> _Extract_:
Speaking of oil there is another necessity called water.  A photographer
friend did a story for NatGeo about 8 years ago on Israel from the
perspective of water.  It seemed the flash point was over something as
basic as thirst.

Ray

Johnny Deadman wrote:
> 
> on 9/13/01 10:47 AM, B. D. Colen at bdcolen2001@yahoo.ca wrote:
> 
> > Come on, JD, The War with Mexico, as utterly
> > unjustifiable as it is by today's standards of
> > international behavior, was pretty much typical for
> > its time.
> 
> I was just supplying an example of a largely economic war, not saying
> anything about whether it was typical or atypical.
> 
> You want a more recent example? The Gulf War was clearly motivated by the
> need for the West to safeguard its oil supplies. While the overt moral
> justification of coming the the aid of 'little Kuwait' certainly had
> content, does anyone really believe that if oil supplies had not been at
> stake that such a huge campaign would have been mounted? I can think of a
> dozen similar invasions around the world where the US did nothing.

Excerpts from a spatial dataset
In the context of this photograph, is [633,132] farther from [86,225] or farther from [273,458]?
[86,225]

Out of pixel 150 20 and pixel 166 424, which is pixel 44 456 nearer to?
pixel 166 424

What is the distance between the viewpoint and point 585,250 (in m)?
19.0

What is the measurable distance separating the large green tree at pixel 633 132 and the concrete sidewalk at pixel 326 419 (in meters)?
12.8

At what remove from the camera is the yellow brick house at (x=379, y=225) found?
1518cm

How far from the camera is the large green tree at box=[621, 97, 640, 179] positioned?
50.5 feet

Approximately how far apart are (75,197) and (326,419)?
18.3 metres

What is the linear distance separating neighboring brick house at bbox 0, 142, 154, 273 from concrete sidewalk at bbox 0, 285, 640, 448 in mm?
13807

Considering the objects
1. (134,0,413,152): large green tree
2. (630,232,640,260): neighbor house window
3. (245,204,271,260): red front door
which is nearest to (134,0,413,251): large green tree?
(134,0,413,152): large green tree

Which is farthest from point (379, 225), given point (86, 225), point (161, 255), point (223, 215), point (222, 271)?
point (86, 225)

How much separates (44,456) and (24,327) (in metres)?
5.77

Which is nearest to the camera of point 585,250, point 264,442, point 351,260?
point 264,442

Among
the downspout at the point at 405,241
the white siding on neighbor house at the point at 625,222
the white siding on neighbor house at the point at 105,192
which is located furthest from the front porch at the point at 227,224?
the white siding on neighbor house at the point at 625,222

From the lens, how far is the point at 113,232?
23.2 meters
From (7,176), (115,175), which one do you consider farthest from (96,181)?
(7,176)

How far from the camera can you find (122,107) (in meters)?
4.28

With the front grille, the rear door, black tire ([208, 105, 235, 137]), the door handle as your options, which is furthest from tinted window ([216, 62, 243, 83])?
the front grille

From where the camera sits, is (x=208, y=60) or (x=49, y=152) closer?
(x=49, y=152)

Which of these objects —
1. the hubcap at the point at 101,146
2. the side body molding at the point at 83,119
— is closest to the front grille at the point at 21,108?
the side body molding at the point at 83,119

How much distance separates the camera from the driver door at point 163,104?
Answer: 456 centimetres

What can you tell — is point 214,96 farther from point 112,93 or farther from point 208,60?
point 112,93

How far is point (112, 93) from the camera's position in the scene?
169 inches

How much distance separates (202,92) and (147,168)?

> _Short exercise_:
Repeat the whole message about water and the Gulf War word for word. The material above is separate from the message.

> _Completed exercise_:
Speaking of oil there is another necessity called water.  A photographer
friend did a story for NatGeo about 8 years ago on Israel from the
perspective of water.  It seemed the flash point was over something as
basic as thirst.

Ray

Johnny Deadman wrote:
> 
> on 9/13/01 10:47 AM, B. D. Colen at bdcolen2001@yahoo.ca wrote:
> 
> > Come on, JD, The War with Mexico, as utterly
> > unjustifiable as it is by today's standards of
> > international behavior, was pretty much typical for
> > its time.
> 
> I was just supplying an example of a largely economic war, not saying
> anything about whether it was typical or atypical.
> 
> You want a more recent example? The Gulf War was clearly motivated by the
> need for the West to safeguard its oil supplies. While the overt moral
> justification of coming the the aid of 'little Kuwait' certainly had
> content, does anyone really believe that if oil supplies had not been at
> stake that such a huge campaign would have been mounted? I can think of a
> dozen similar invasions around the world where the US did nothing.